Cole wrote down the name. Lehder.

“Lehder was a supplier?”

“One of the fellas who popped up when the Cali and Medellin cartels fell. Little operations popped up all over down there, maybe thirty or forty of’m. Some of’m aren’t so little anymore.”

“Was Meesh hooked up with someone named Esteban Barone?”

“Sorry. I couldn’t tell you.”

“Barone is out of Ecuador.”

“All I knew was Lehder.”

Six years was a long time. Meesh probably started with Lehder, then branched out to Barone and the other cartels. One hundred twenty million dollars was a lot of investment capital.

Cole said, “All right, then. Let’s get back to Meesh. Did he have any dealings here in L.A.?”

“Can’t say that rings a bell. Sorry.”

“How about Lehder? L.A. ring a bell when you think about Lehder?”

“Farnham, listen, I haven’t paid much attention to this in, what is it, five or six years? Can I ask what this is regarding?”

“Meesh is in Los Angeles. We believe he’s involved in a multiple homicide.”

Willis didn’t say anything, so Cole watched Pinocchio’s eyes. Waiting.

Willis said, “This is Alexander Meesh you’re talking about?”

“That’s right.”

“Alexander Liman Meesh?”

“Yes, sir.”

“Meesh isn’t in Los Angeles, partner. Alex Meesh is dead.”

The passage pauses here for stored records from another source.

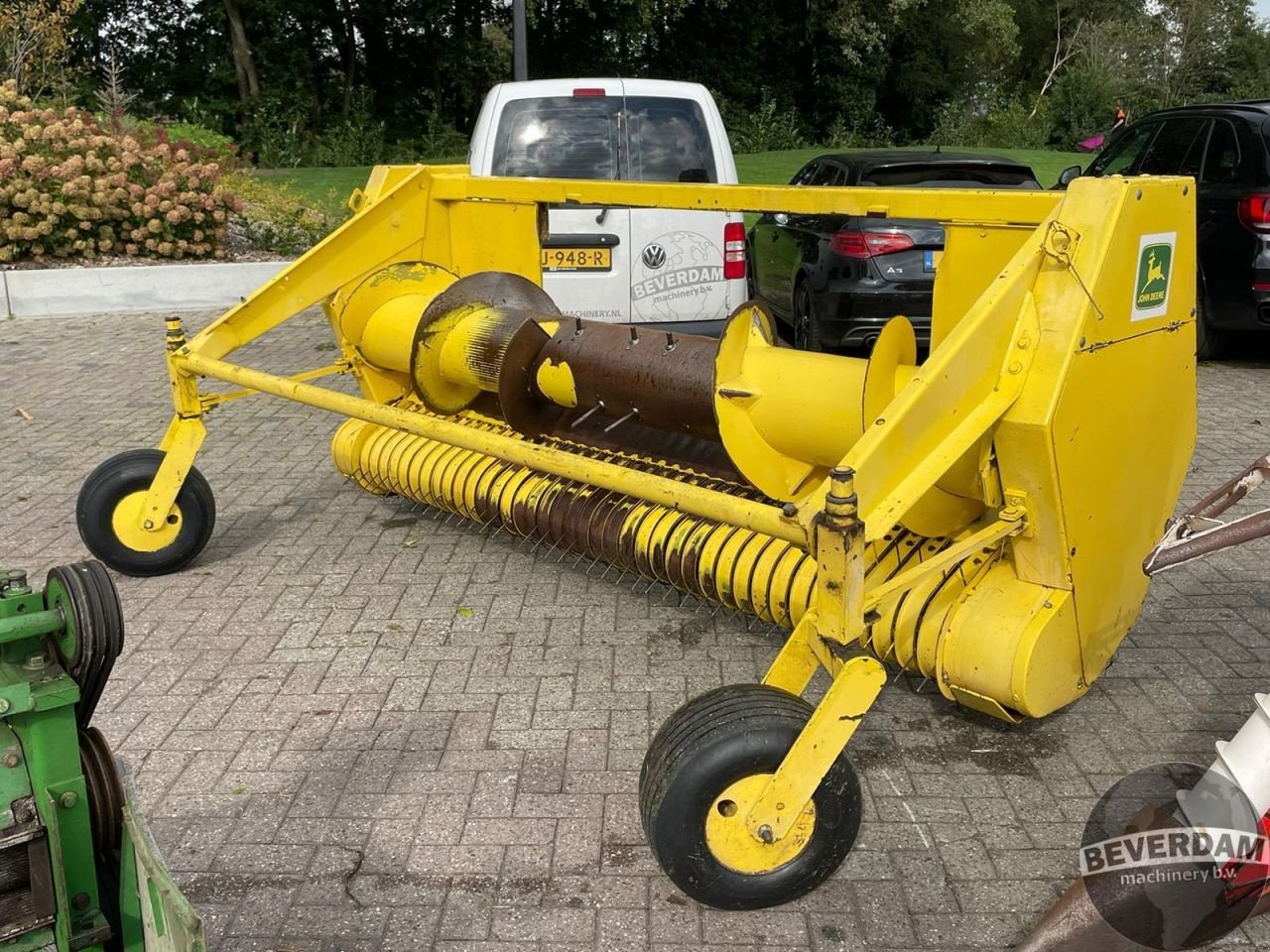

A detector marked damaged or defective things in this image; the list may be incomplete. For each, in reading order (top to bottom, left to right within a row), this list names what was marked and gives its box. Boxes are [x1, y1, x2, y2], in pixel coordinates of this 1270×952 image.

rusty auger [76, 167, 1199, 913]
rusty auger [1148, 451, 1270, 573]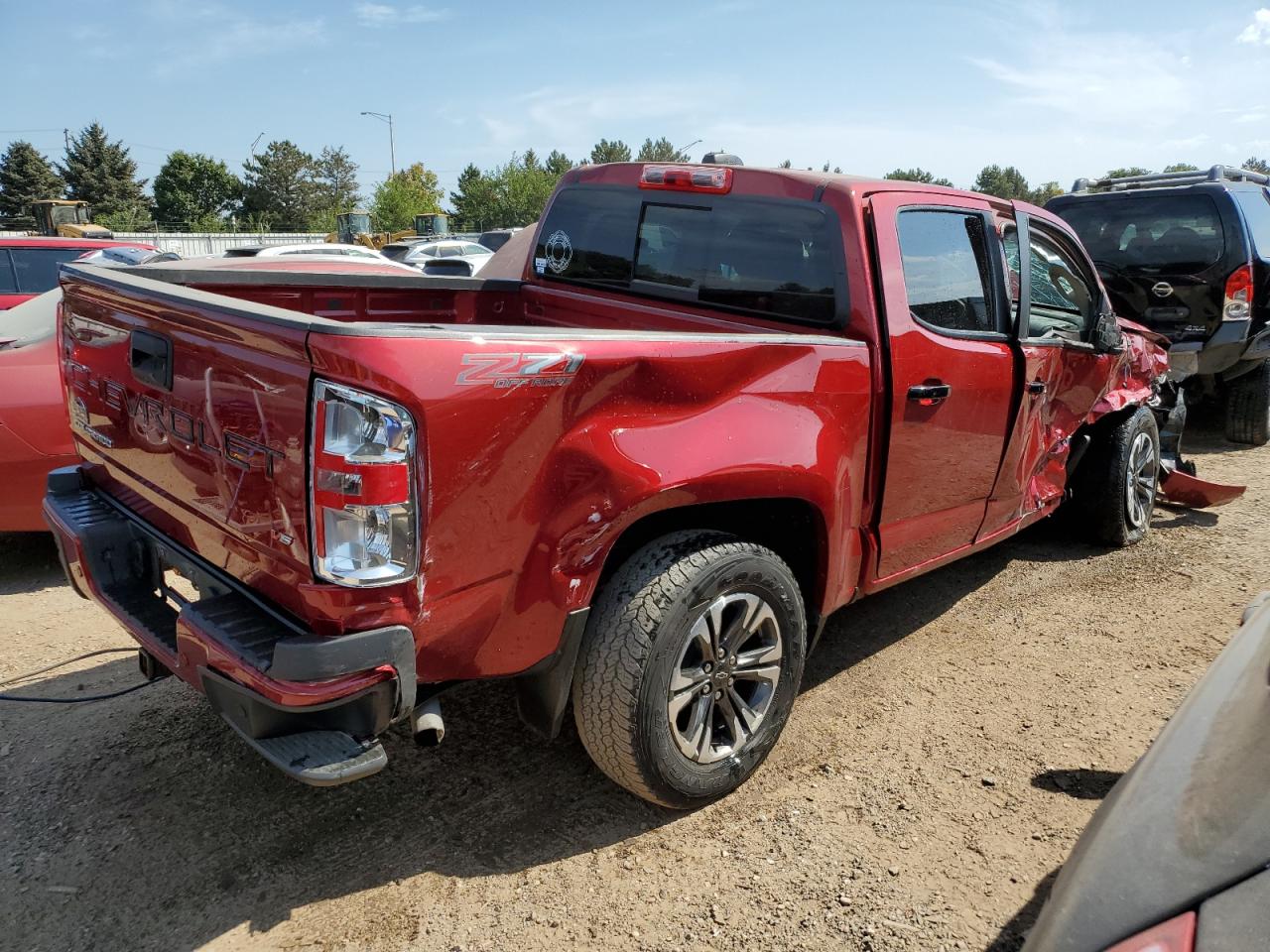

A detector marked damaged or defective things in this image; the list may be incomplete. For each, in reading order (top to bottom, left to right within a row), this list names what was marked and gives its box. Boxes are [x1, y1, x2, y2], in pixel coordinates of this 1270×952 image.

damaged passenger door [980, 207, 1112, 537]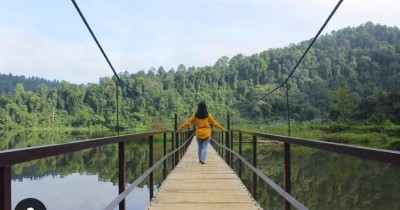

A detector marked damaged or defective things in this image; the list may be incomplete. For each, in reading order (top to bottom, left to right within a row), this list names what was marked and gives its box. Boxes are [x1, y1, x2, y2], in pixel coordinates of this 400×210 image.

rusted metal frame [0, 131, 166, 167]
rusted metal frame [104, 134, 193, 209]
rusted metal frame [211, 138, 308, 210]
rusted metal frame [234, 130, 400, 166]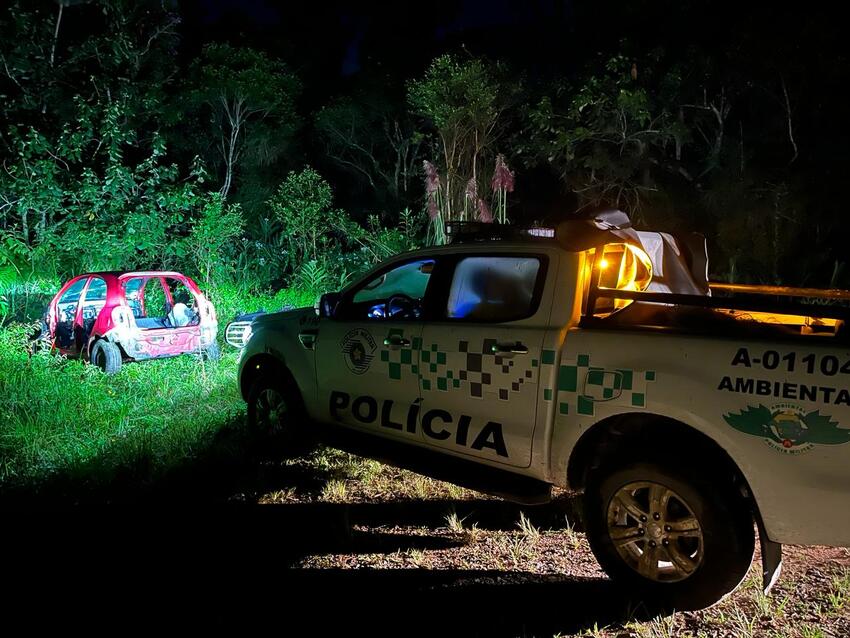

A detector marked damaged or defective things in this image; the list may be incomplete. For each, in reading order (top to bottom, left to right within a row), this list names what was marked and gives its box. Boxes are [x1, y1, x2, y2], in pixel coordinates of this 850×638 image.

red damaged car [39, 272, 219, 376]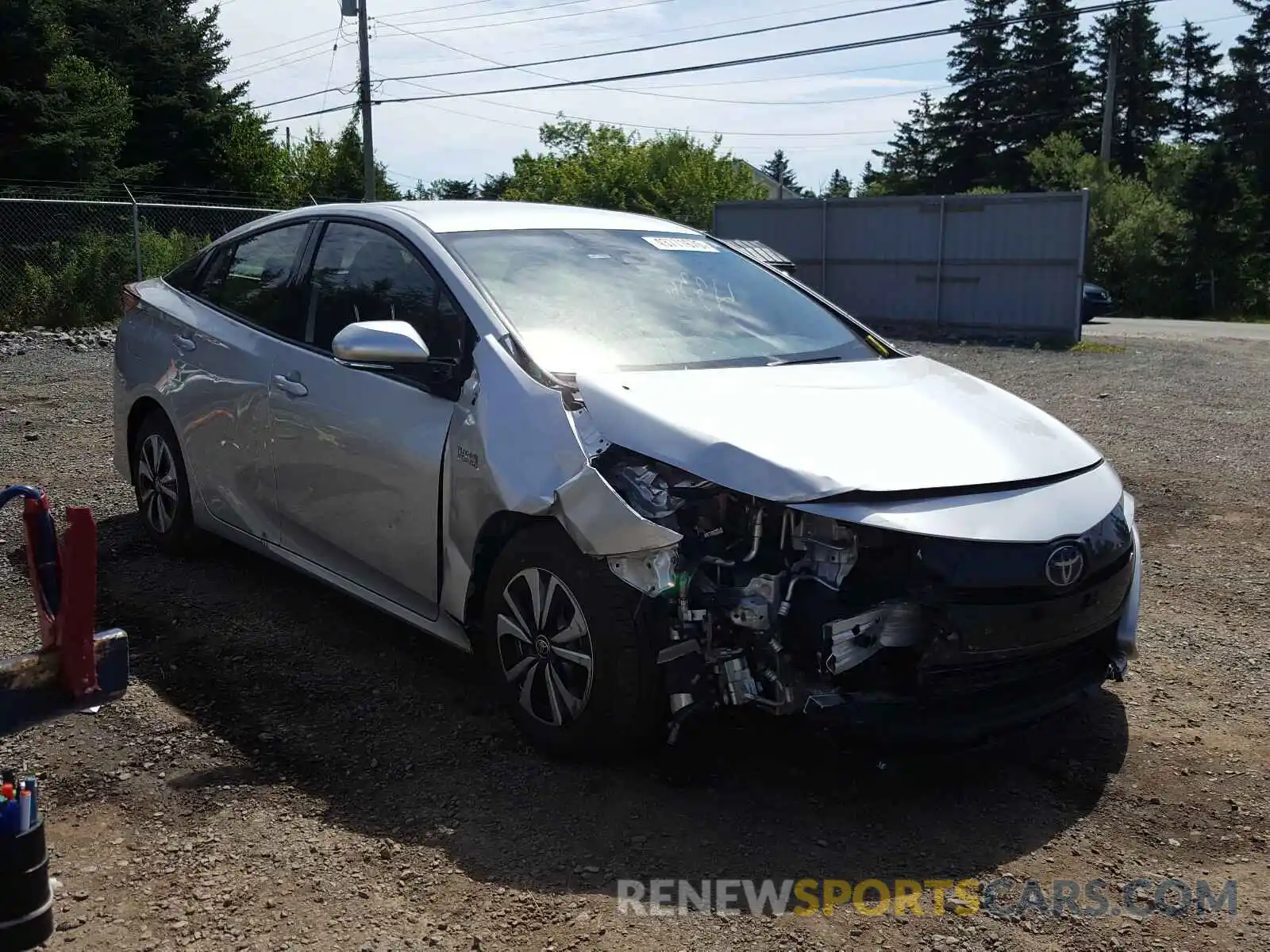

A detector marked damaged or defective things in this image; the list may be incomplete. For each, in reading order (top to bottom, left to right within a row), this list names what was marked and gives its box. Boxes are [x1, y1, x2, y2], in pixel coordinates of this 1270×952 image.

damaged hood [574, 355, 1102, 508]
crushed front end [594, 451, 1143, 746]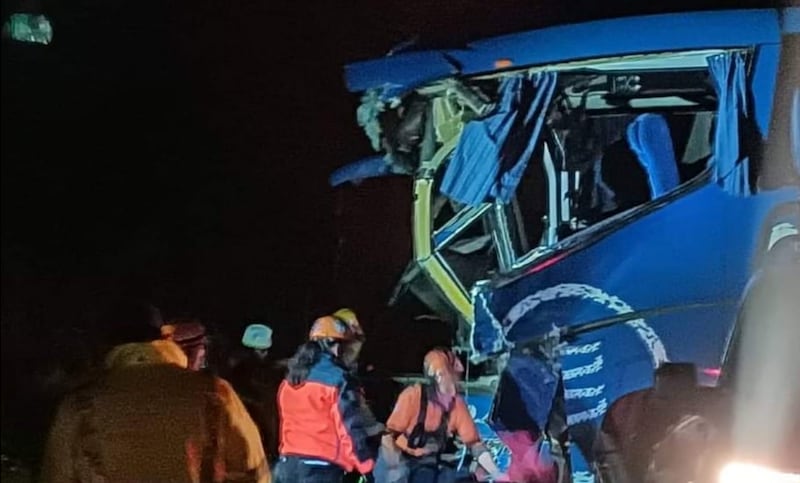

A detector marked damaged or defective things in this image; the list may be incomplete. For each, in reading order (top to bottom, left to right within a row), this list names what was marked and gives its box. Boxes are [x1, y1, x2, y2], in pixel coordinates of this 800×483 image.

blue crashed bus [332, 8, 800, 483]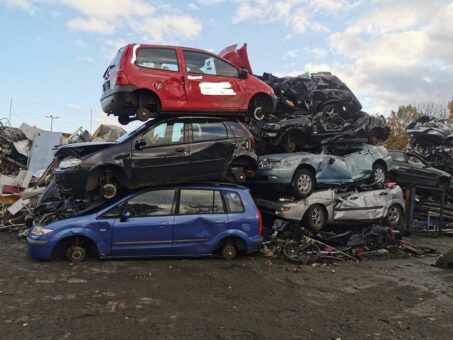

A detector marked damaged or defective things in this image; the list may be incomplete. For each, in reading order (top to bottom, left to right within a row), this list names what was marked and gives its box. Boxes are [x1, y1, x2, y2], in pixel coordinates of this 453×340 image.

torn bumper [101, 85, 138, 115]
damaged vehicle [100, 43, 276, 124]
crushed car [100, 43, 276, 124]
crushed car [51, 117, 256, 202]
damaged vehicle [52, 115, 256, 201]
damaged vehicle [247, 110, 388, 153]
crushed car [249, 142, 390, 198]
damaged vehicle [249, 143, 390, 199]
damaged vehicle [386, 151, 450, 189]
damaged vehicle [26, 185, 264, 262]
damaged vehicle [254, 183, 402, 231]
crushed car [254, 183, 402, 231]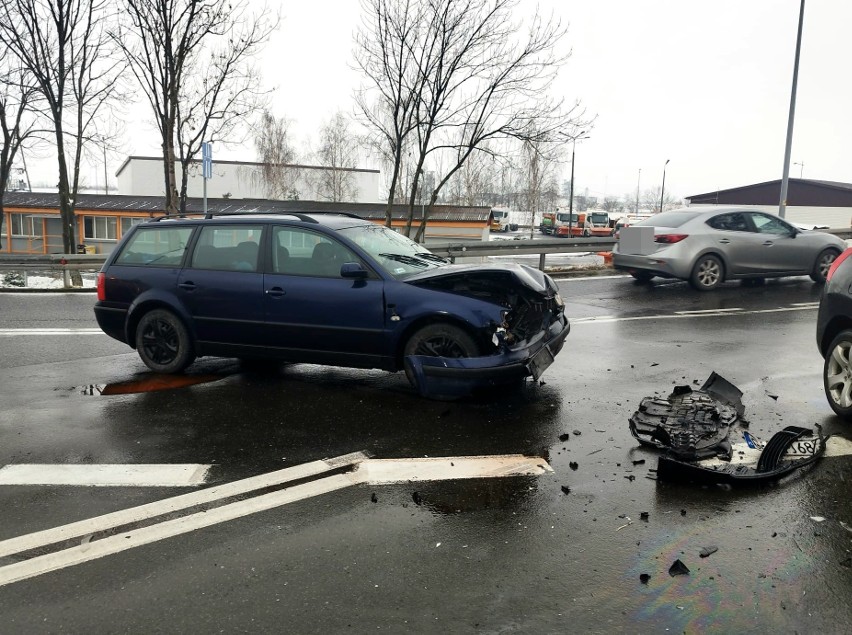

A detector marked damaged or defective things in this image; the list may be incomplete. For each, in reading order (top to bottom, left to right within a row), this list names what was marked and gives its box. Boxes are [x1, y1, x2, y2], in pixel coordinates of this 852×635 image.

damaged blue car [93, 211, 568, 400]
crushed front end of car [402, 266, 568, 400]
broken bumper piece [404, 316, 568, 400]
broken bumper piece [652, 428, 824, 486]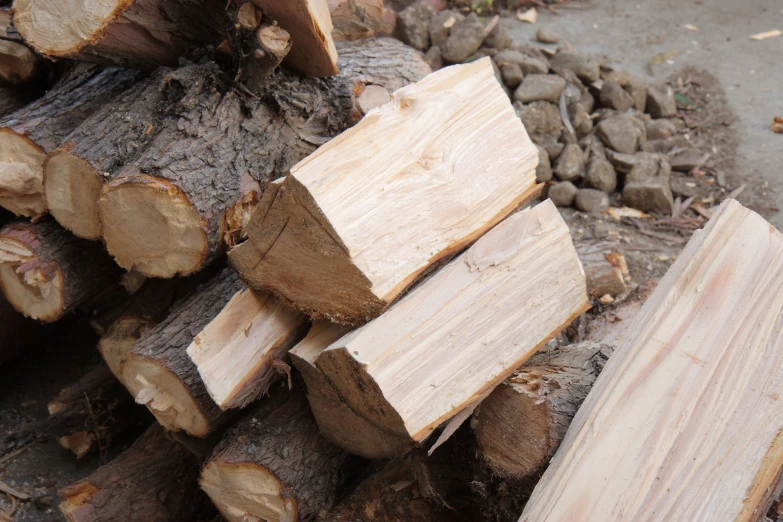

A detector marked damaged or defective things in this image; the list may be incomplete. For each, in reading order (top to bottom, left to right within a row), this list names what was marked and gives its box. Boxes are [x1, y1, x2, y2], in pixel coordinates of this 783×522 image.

splintered wood edge [12, 0, 136, 57]
splintered wood edge [44, 149, 105, 239]
splintered wood edge [99, 175, 210, 278]
splintered wood edge [201, 460, 298, 520]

Cole stopped looking at Pinocchio and dropped his feet to the floor. He wasn’t sure what to say. A room filled with federal agents had interviewed Larkin over the course of a week, and were confident with her identification. Cole suspected they had also identified Meesh’s fingerprints in George King’s car, but Willis sounded absolutely certain, and now all traces of boredom were gone from his voice.